• **Records for processing**:
+ + + +
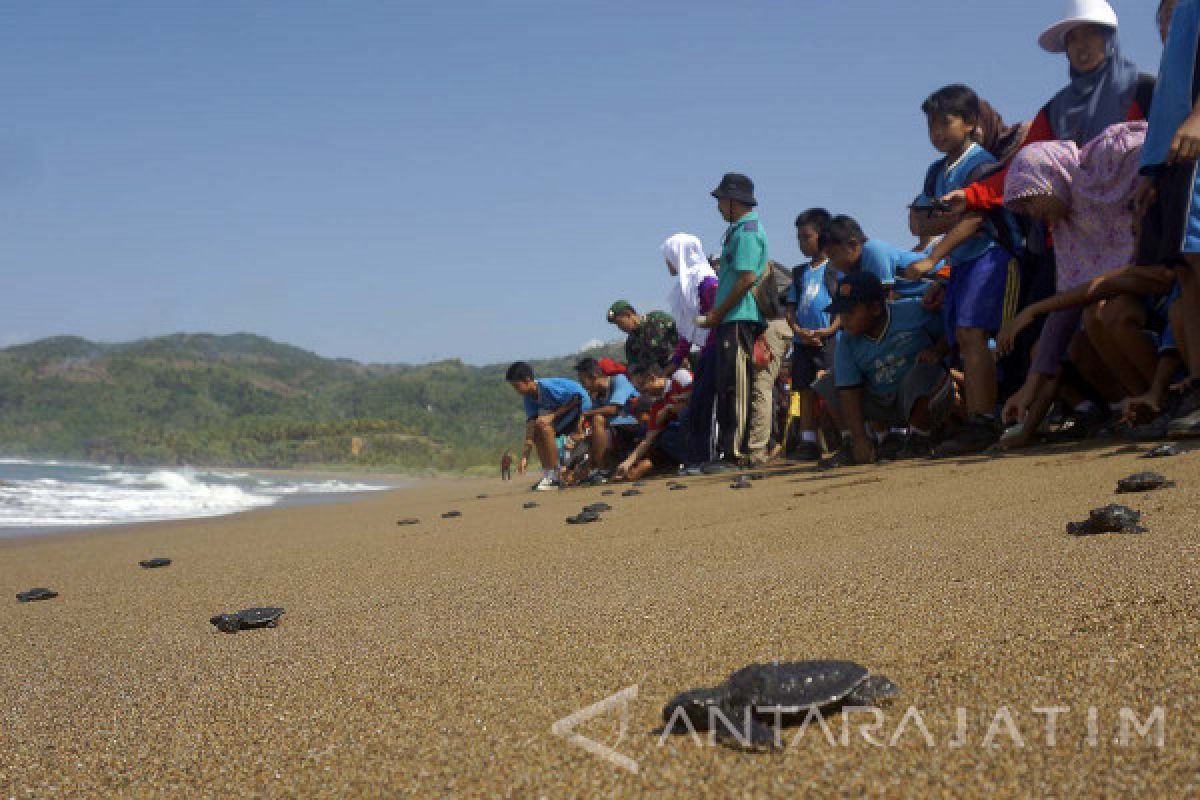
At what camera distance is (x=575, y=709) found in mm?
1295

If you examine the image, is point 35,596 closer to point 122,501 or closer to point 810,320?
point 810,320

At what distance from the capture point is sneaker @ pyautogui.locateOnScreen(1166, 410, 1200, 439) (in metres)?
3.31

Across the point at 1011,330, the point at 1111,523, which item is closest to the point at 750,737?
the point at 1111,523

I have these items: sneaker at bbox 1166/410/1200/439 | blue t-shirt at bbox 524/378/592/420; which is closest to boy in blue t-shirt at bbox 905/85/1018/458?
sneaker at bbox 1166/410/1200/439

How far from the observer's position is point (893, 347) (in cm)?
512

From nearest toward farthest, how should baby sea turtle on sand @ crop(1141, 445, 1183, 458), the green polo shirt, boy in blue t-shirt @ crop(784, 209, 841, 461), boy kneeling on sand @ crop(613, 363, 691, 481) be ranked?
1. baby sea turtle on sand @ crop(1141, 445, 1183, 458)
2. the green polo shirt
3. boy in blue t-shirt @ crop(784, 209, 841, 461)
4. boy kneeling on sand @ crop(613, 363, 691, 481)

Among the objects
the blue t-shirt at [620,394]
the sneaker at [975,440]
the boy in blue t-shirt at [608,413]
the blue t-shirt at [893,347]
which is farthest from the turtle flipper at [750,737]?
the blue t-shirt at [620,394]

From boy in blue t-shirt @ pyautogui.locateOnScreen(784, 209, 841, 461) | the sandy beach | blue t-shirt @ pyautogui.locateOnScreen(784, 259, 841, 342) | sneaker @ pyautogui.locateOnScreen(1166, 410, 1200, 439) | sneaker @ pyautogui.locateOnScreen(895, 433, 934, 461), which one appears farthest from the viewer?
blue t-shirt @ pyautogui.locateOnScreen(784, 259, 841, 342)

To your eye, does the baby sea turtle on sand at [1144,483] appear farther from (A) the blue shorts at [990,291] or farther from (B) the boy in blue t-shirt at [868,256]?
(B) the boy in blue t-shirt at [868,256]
+ + + +
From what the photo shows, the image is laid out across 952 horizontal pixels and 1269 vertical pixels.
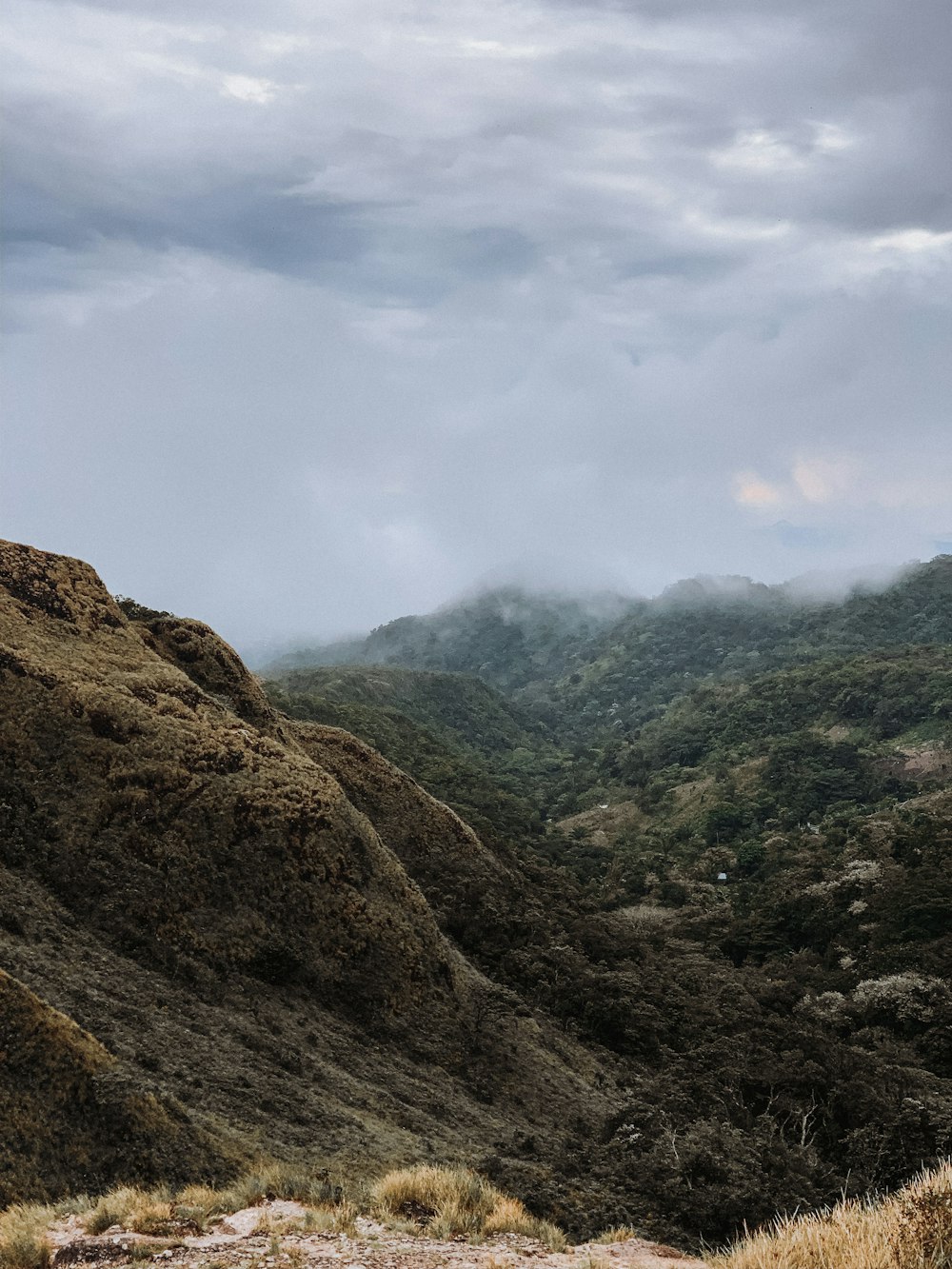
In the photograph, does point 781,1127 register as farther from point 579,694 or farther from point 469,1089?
+ + + +
• **Task to carry out**:
Could you give the record lines above, from the line with "From nearest toward" through the line with "4. boy kneeling", both included, as a numbered list without any blank lines?

• **Answer to the task**:
1. From nearest toward farthest, how should baby sea turtle on sand @ crop(1141, 445, 1183, 458), the green polo shirt, boy in blue t-shirt @ crop(784, 209, 841, 461), boy kneeling on sand @ crop(613, 363, 691, 481) be ranked?
2. 1. baby sea turtle on sand @ crop(1141, 445, 1183, 458)
3. 2. the green polo shirt
4. 3. boy in blue t-shirt @ crop(784, 209, 841, 461)
5. 4. boy kneeling on sand @ crop(613, 363, 691, 481)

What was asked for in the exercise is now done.